Nowe zasady POGRZEBÓW. Będą ograniczenia w żegnaniu swoich bliskich

Jeśli epidemia koronawirusa SARS-CoV-2 rozwinie się bardziej, to wkrótce pogrzeby i to masowe, mogą stać się również polskim problemem. We wszystkich mocno dotkniętych krajach uroczystości pogrzebowe zostały z dużym opóźnieniem ograniczone. To doprowadziło do dalszego rozwoju zarazy. Dlatego dobrze, że nasze władze świecie i kościelne już teraz myślą o takich rzeczach. Oto najważniejsze zmiany w organizacji pogrzebów w związku z pandemią koronawirusa. 

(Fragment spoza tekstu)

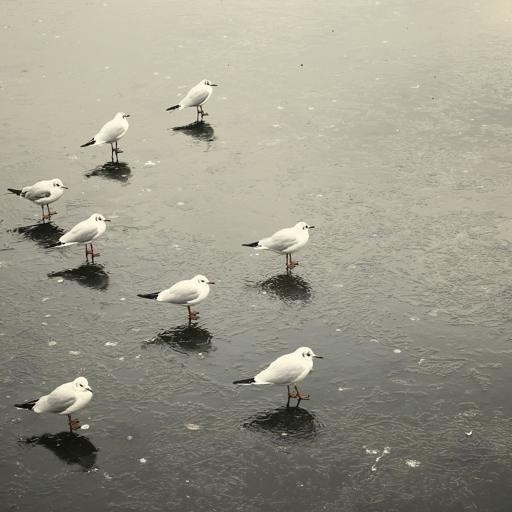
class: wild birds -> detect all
[80,112,131,154]
[242,222,315,269]
[233,346,323,401]
[13,376,93,432]
[165,79,218,116]
[7,178,68,221]
[137,275,216,321]
[44,213,110,257]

Pierwszym hierarchą kościelnym w Polsce, który zdecydował się na wprowadzenie ograniczeń jest metropolita gdański  abp Sławoj Leszek Głódź. Postuluje on ograniczenie liczebności żałobników do 50 osób oraz ograniczenie uroczystości pogrzebowych do jednej stacji na cmentarzu (zob. Obrzędy pogrzebu, III forma pogrzebu). O wszystkich zmianach rodzina zmarłego będzie informowana przez księdza, u którego zamawia pogrzeb.

 

ZOBACZ TEŻ:  Włoscy lekarze wyjawili, co doprowadziło ich do katastrofy. Teraz OSTRZEGAJĄ cały świat

 

Jednak inne archidiecezje mają nieco inne obostrzenia. I tak np. archidiecezja warszawska zaleca by w pogrzebach brała udział wyłącznie najbliższa rodzina. Oczywisty jest też zakaz uczestniczenia w pogrzebach osób, które objęte są kwarantanną.

 

Diecezja gliwicka poszła jeszcze dalej, bowiem tam msza żałobna w kościele ma się odbywać bez obecności rodziny. Można ja jednak przełożyć na inny termin.  Diecezja sandomierska oraz archidiecezje wrocławska i poznańska także zalecają obecność najbliższej rodziny, a na pewno nie przekraczanie liczby 50 żałobników.

 

Jak widać czas epidemii koronawirusa może być bardzo trudny dla tych, którzy z różnych powodów będą pozbawieni możliwości pożegnania bliskich, którzy w tym trudnym okresie od nas odejdą – i to niekoniecznie z powodu epidemii koronawirusa.